Aim: The purpose of this study was to evaluate the antifungal action of various concentrations of white mineral trioxide aggregate (MTA) against seven different strains of Candida albicans using the tube dilution test.
Materials and Methods: Fresh mix of MTA was prepared at concentrations of 100, 50, 25, and 12.5 mg/ml and added to a broth tube containing Sabouraud's liquid medium. A total of 1287 broth tubes were prepared and divided into experimental and control groups. Stock cultures of seven strains of C. albicans were obtained. Fresh inoculate of the microorganism was prepared by growing overnight cultures. Aliquots of the test C. albicans were taken and added to the test tubes. All tubes were incubated at 37°C for 1-, 24-, 72-, and 168-h time periods. At each time period, the presence of C. albicans colonies was assessed.
Statistical analysis used: Differences among the groups were statistically analyzed using Kruskal-Wallis and Mann-Whitney U tests.
Results: Results showed that one strain showed resistance even after 3 days at the lower MTA concentrations of 12.5 and 25 mg/ml. Growth reoccurred with three strains at MTA concentration of 12.5 mg/ml after 7 days. A significant difference was found between strain 3 and other strains at MTA concentrations of 12.5 and 25 mg/ml at the 3-days time period and between tubes containing 12.5 mg/ml and tubes containing higher concentrations of MTA at the 7-days time period.
Conclusion: White MTA in concentrations of 100 and 50 mg/ml is effective in inhibiting the seven tested strains of C. albicans for periods up to 1 week.

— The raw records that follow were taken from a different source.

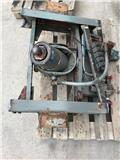 Tippcylinder Zetterbergs med ventilpaket, Hydraulics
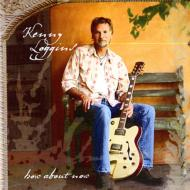Kenny Loggins : how about now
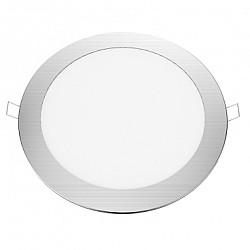 LED PANEL PLATO 18W ΧΩΝΕΥΤΟ Ø22CM ΝΙΚΕΛ MAT 6500K ( PLATO1865RNM )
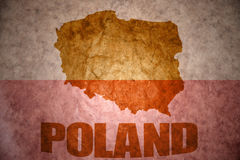 Vintage poland map. Poland map on a vintage polish flag background stock image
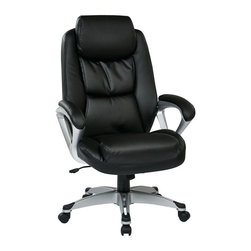 Office Star - Office Star ECH Series Eco Leather Chair with Headrest in Black - Office Star - Office Chairs - ECH89186EC3 - Executive Eco Leather Chair with Padded Arms Headrest and Coated Base Featuring Coil Spring Seating Comfort. Headrest. One Touch Pneumatic Seat Height Adjustment. Locking Tilt Control with Adjustable Tilt Tension.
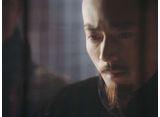 如懿伝〜紫禁城に散る宿命の王妃〜 第79話 残された指輪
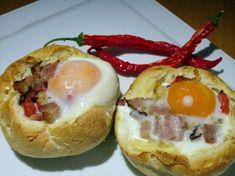 Jajko Zapiekane w Bułce | Przekąski na Imprezę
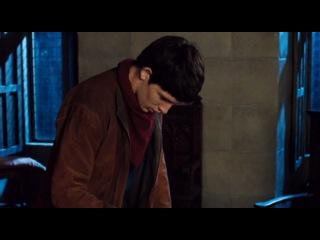 Merlin | 1. Sezon | 8. Bölüm (Sonun Başlangıcı)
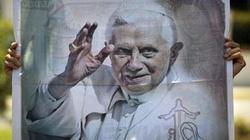 Benedykt XVI przybył do Meksyku - miniaturka
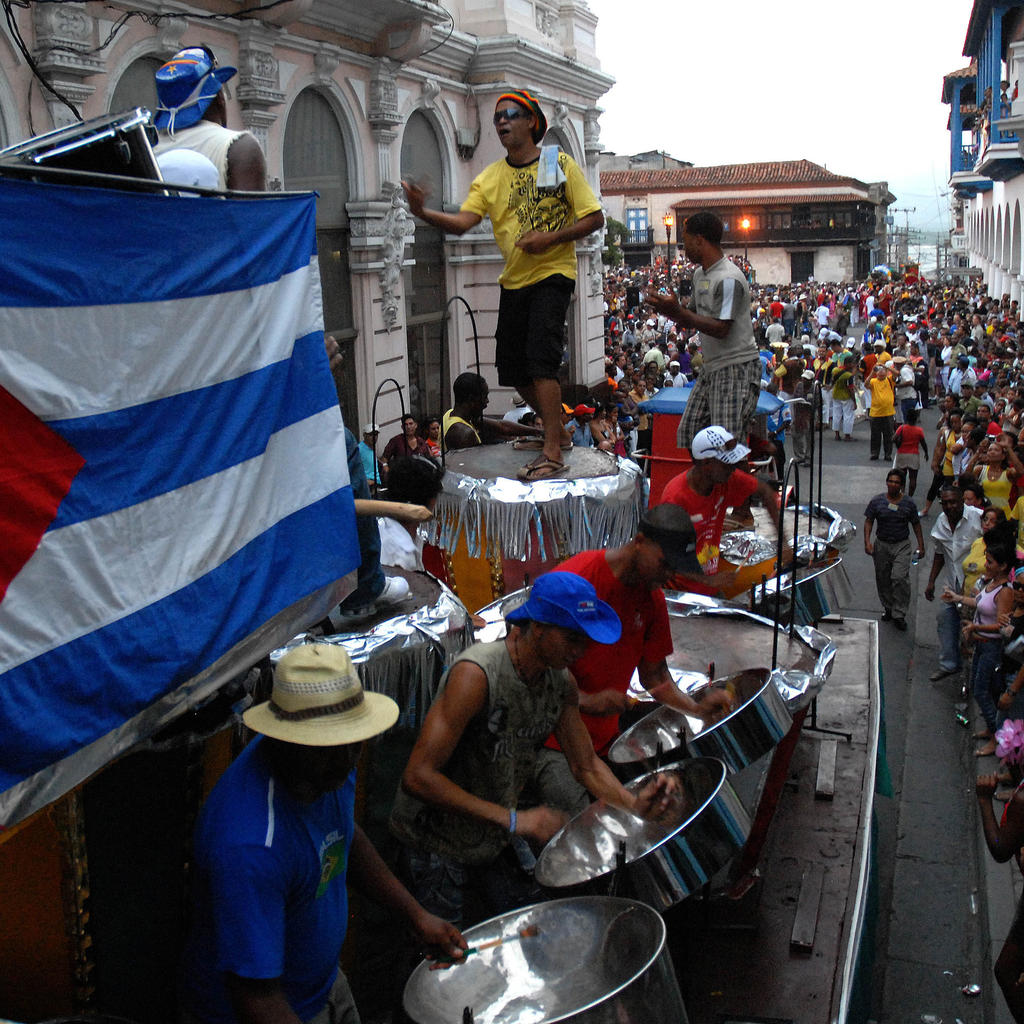 The most famous carnival in the Caribbean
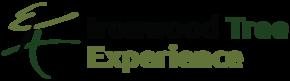 Ironwood Tree Experience Logo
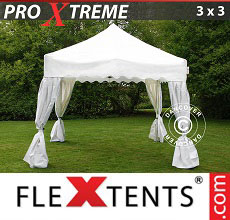 Carpa plegable FleXtents 3x3m Blanco, incl. 4 cortinas...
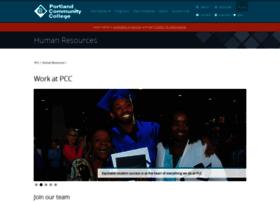 jobs.pcc.edu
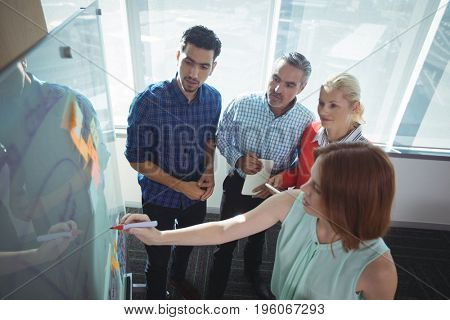 High angle view of businesswoman explaining to colleagues over whiteboard at office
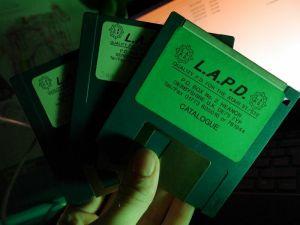 PD Flopy Disks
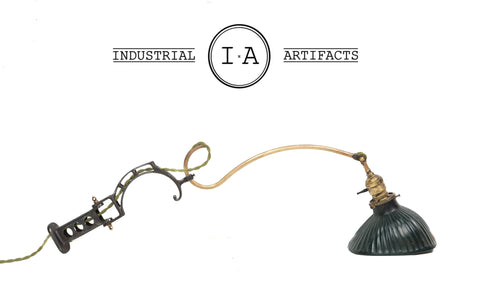 Turn Of The Century Faries #15 Fully Restored Brass Arm Dental Lamp
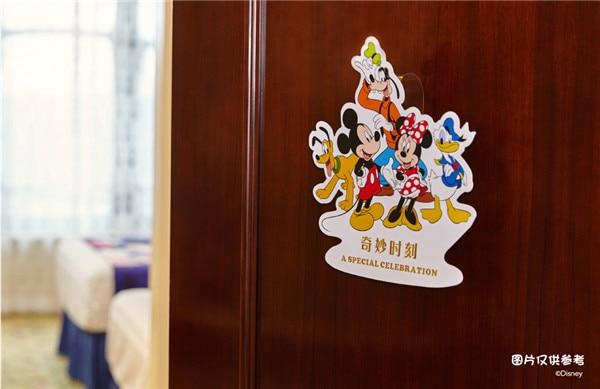 誕生日のミッキーとミニーのデコレーションルーム
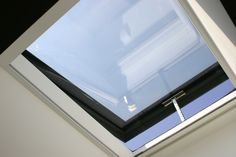 Vitral Skyvision Comfort ventilation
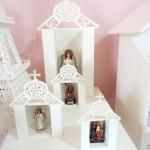 Oratório decoração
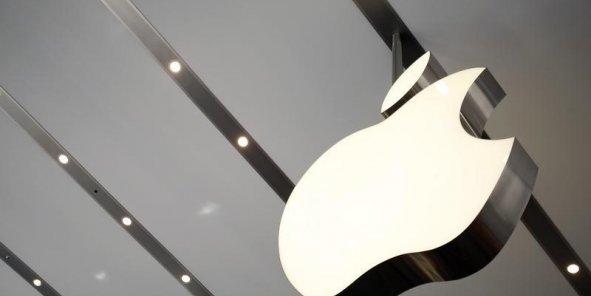 Apple prévoit de construire sa première voiture électrique pour 2020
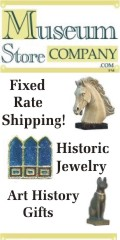 Your Trusted Museum Store Company
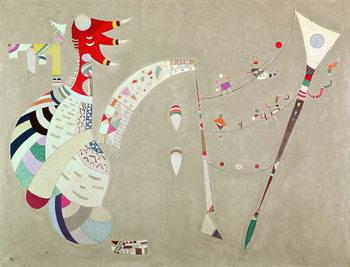 Balanced, 1942 Reprodukcija umjetnosti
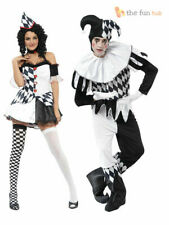 Harlequin Jester Clown Costume Halloween Medieval Adult Mens Ladies Fancy Dress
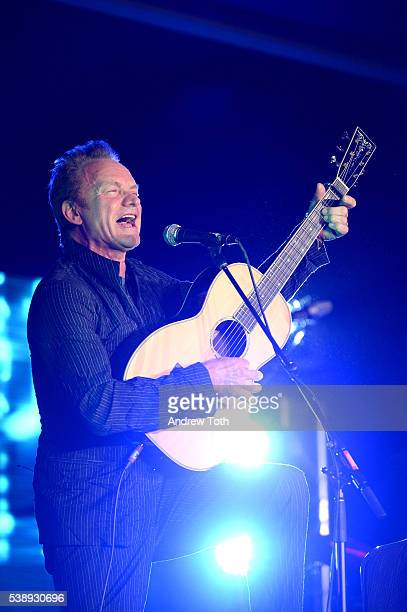 Musician Sting performs during the National Music Publishers' Association Annual Meeting at Marriott Marquis Times Square on June 8, 2016 in New York...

Keywords: Candida albicans; mineral trioxide aggregate; tube dilution

How to cite this article:
Bhardwaj A, Bhardwaj A, Rao N. Evaluation of antifungal activity of white-colored mineral trioxide aggregate on different strains of Candida albicans in vitro. J Conserv Dent 2014;17:276-9

How to cite this URL:
Bhardwaj A, Bhardwaj A, Rao N. Evaluation of antifungal activity of white-colored mineral trioxide aggregate on different strains of Candida albicans in vitro. J Conserv Dent [serial online] 2014 [cited 2019 Jul 22];17:276-9. Available from: http://www.jcd.org.in/text.asp?2014/17/3/276/131799

   Introduction Top


Microorganisms play a key role in the development of pulpal and periapical disease. [1],[2] The role of fungi in endodontic disease is also well documented. [3],[4] Persistence of virulent microorganisms and their byproducts in the root canal system, or the surrounding tissues, following initial endodontic treatment, is the main cause for treatment failure. [5]

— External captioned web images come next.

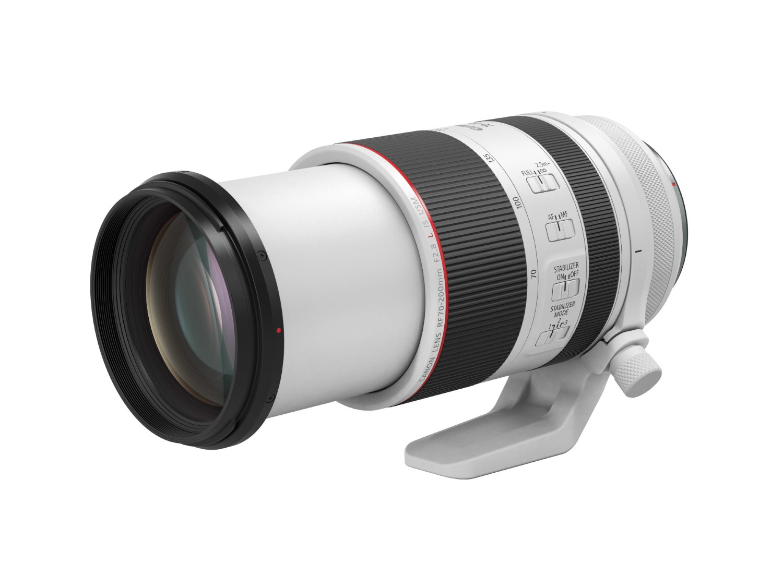 telephoto zoom essential camera lens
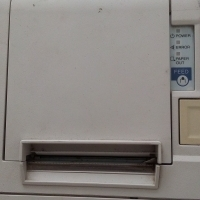 Till printer for sale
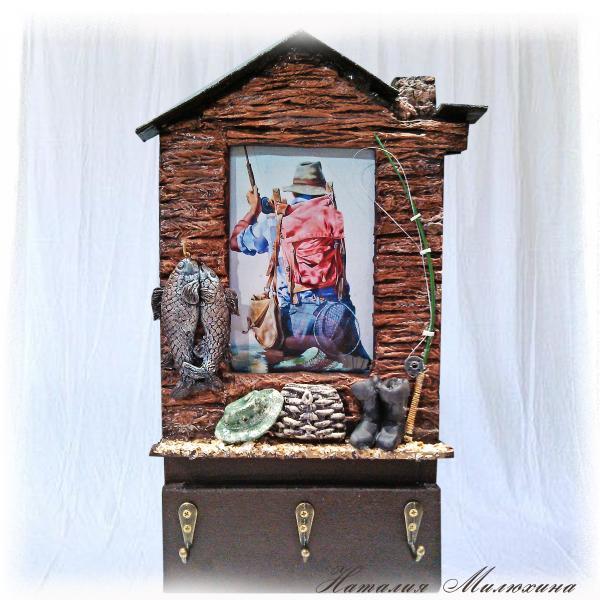 Фоторамка - ключница Клевого клева Оригинальный подарок мужчине рыбаку Ручная работа
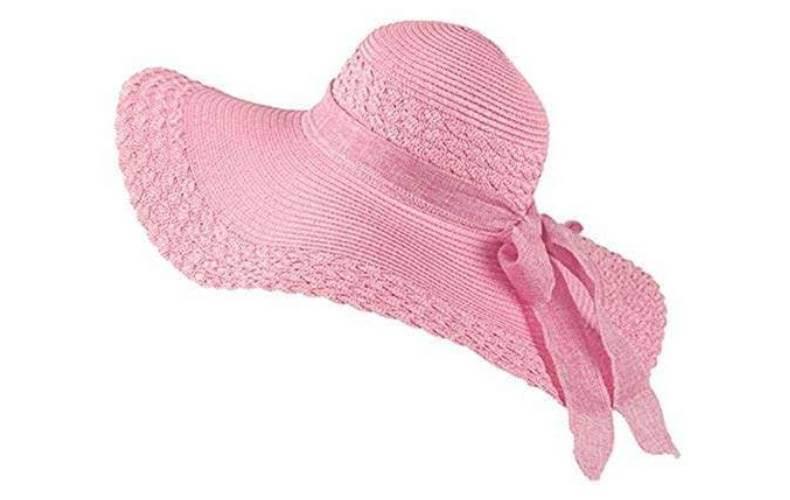 flappy beach hat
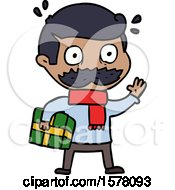 Cartoon Man With Mustache And Christmas Present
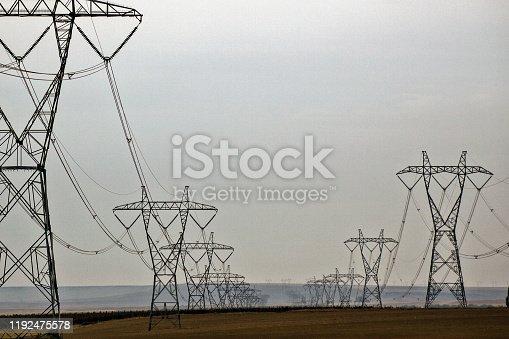 600401714istockphoto High Voltage Power Lines 1192475578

It has been reported that failing root canal treatments associated with periradicular pathosis frequently demonstrated fungi colonization. [4],[6] The most commonly recovered fungi were Candida albicans. These microorganisms showed an ability to colonize canal walls and invade dentinal tubules. [4],[7]

The exact factors affecting the colonization of the root canal by fungi are not completely understood. It seems that the most common predisposing factors are certain intracanal medicaments, local and systemic antibiotics, [8] and previous unsuccessful endodontic treatment. [5],[9] It has been hypothesized that the reduction of specific strains of bacteria in the root canal during endodontic treatment may allow fungi overgrowth in the low nutrient environment. [5],[9] In addition, it is possible that fungi, such as C. albicans, may gain access to the root canal from the oral cavity as a result of poor asepsis during endodontic treatment procedures or because of coronal leakage. In fact, the presence of C. albicans in root canals was found to be directly associated with its presence in the oral cavity of the same patients. [3] Multiple unrelated strains of C. albicans may be harbored in the same individual. [3],[7]

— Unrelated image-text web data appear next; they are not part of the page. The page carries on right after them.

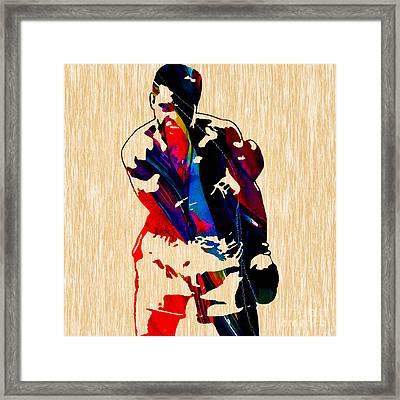 Muhammed Ali Framed Print by Marvin Blaine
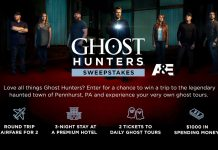 A&E - Ghost Hunters Sweepstakes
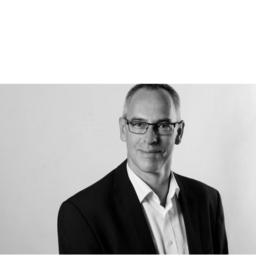 Christoph Gudatke - Bundesagentur für Arbeit - Brake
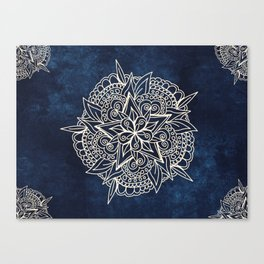 Cream and navy mandala on indigo ink Canvas Print
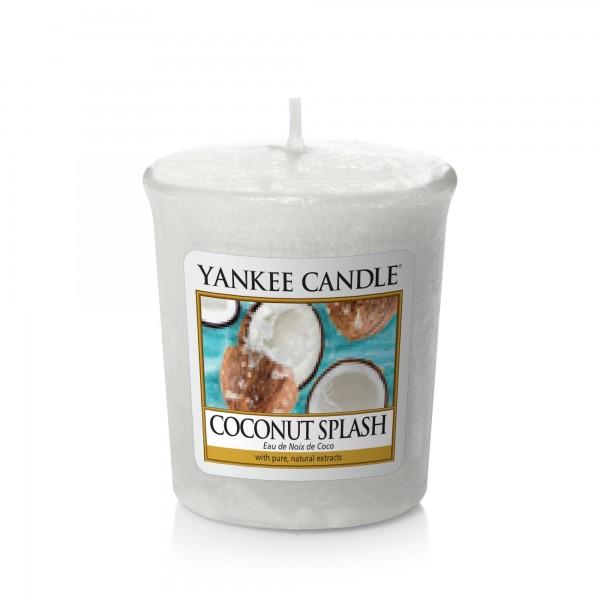 Yankee_1577819E_coconut_splash_votiv_2000x2000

Failure of initial endodontic treatment can often be treated successfully by retreatment or endodontic surgery. Elimination of the microbial flora and infected tissues as well as a complete seal of the root canal system, to prevent future recontamination, will enhance treatment success. In this regard, mineral trioxide aggregate (MTA) has become a popular material to seal off communications between the root canal system and the external surface of the root. It has been mostly used as a retrograde filling material during apical surgery and as a sealant of root perforations. [10],[11] However, MTA is difficult to use because of its longer setting time and poor handling properties. [10],[12]

MTA (ProRoot MTA, Dentsply/Tulsa Dental, Tulsa, OK) is marketed in gray-colored and white-colored preparations; both are 75% Portland cement, 20% bismuth oxide, and 5% gypsum by weight. Recently, the use of the white-colored preparation became more popular because of esthetic considerations. MTA is a powder that consists of fine hydrophilic particles that in the presence of water, or moisture, forms a colloidal gel that solidifies to form hard cement within approximately 4 h. The principal constituents of the gray-colored formula are tricalcium oxide, tricalcium silicate, bismuth oxide, dicalcium silicate, tricalcium aluminate, tetracalcium aluminoferrite, and calcium sulfate dihydrate. The more esthetic white-colored preparation lacks the tetracalcium aluminoferrite. [10],[12]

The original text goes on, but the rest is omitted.